Rooms With A View
This article is from the archive of The New York Sun before the launch of its new website in 2022. The Sun has neither altered nor updated such articles but will seek to correct any errors, mis-categorizations or other problems introduced during transfer.

With their impeccable re-creations of pre-Revolutionary French interiors, the Wrightsman Galleries at the Metropolitan Museum of Art constitute an outpost of the ancien régime, an oasis of imperious pomp amid the all-too-demotic realities of 21st-century Manhattan. But like those exiled aristocrats, who scattered in all directions before the marauding Jacobins, the citizens of New York have been exiled from this artificial paradise for the past two years (a duration far longer, though perhaps not quite as disagreeable, as the Reign of Terror itself). Today, finally, it reopens to the world.
And unlike France, the galleries have emerged from their ordeal in far better shape than before. But you might not know that at first glance. For the changes are so subtle, the effects so subliminal, that the average visitor will experience a greater aesthetic satisfaction, though for reasons he might never realize.

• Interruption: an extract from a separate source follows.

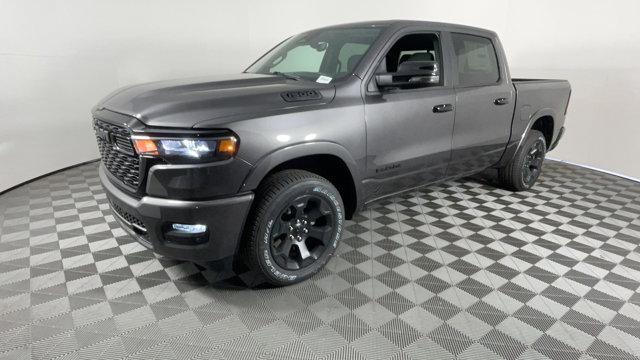 new 2025 Ram 1500 car, priced at $64,095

The main cause, according to curator Danielle Kisluk-Grosheide, who, with Ian Wardropper, oversaw the renovations, is a revolution in lighting. Fiber optics have permitted far greater specificity than was ever imagined back in the 1970s, when Jayne Wrightsman, the widow of Charles Wrightsman, donated to the Met some of the finest items in her extensive collection of 18th-century French decorative art. The advances consist largely in implementing the lessons learned in such recent costume exhibitions as “Dangerous Liaisons” (which took place in the Wrightsman Galleries). So subtle is the lighting that the viewer might not realize that there is any lighting at all; he merely notices things he would not otherwise: a shimmer of gold leaf on the leg of a chair, a tremor of ormolu, the sheen of silver or silk amid the strands of a tapestry or the skirt of a tassel. Such details are brought out by a handful of buds of light strategically placed beyond the visitors’ purview.
In general, the rooms have less light than before, since subsequent research has shown that interiors before the Industrial Revolution tended to be more somber than in modern times. Some of the rooms, especially the earlier ones that feature furniture from the time of Louis Quatorze, the Sun King, are so somber that it takes time for the eye to adjust to the Riesener cabinet by the windows or the embroideries along the wall, interwoven with strands of silver wire. Here, as in most of the rooms, the ceilings have been painted a darker tone and their mechanical apparatus is smaller and less conspicuous than before. But the 17 chandeliers in the galleries, fashioned from such materials as gilt bronze and rock crystal, are equipped with tiny bulbs that, through the use of magnets, flicker with all the willful arbitrariness of flames. It is a simple trick, perhaps, but it will captivate visitors almost as much as the irreplaceable furnishings.
Another imposing achievement of the lighting is the fact that, as you move through the galleries, you seem to pass through the changing times of day. The morning sun that shines through a Louis Quinze dining room becomes an afternoon light in the next room and twilight in the room after that.
Most of the rooms, however, are not re-creations or reproductions of rooms that actually existed. Rather, they are ad hoc combinations of furnishings, most from the same country and the same time, but with some liberties taken to create a desired effect. In this they are like stage sets whose fiction is almost impossible to detect. Even the boiseries, those decorative wooden panels that covered 18thcentury walls and that look authentic in the Met, are fitted in a way that is quite different from their appearance in the aristocratic “hôtels particuliers” for which they were intended. Not all the objects come from the same era or even the same country, but have been assembled in accordance with the curators’ sense of drama and taste. Furthermore, not all of the objects on view were originally from the collections of Mrs. Wrightsman; they include treasures from the collections of J. Pierpont Morgan, Jules S. Bache, and William K. Vanderbilt.
And while the new configuration may not look so different from the old, it includes objects not previously seen, such as an imposing mid-17th-century carved ebony cabinet. Also on view is the entirety of the Met’s collection of Sèvres porcelain objects, mainly from the bequest of Samuel H. Kress, that is rumored to be the finest of its kind in the entire world.
For some visitors, the Wrightsman rooms will stand at the farthest possible remove from the sort of engaged, politically-aware art history most appreciated today. In this they may find a provocation. One strongly suspects that the curators do not greatly care. Their intention appears to be a refreshingly positivistic one: to present the rooms and objects of the pre-industrial age, almost exactly as they were. But in the midst of that painstaking inquiry, the curators exhibit a willingness to accommodate, if not actively to encourage, the propensity of the visitors to linger and dream. In this ambition, they could hardly have achieved a greater success than in the sumptuous rooms of the Wrightsman Collection.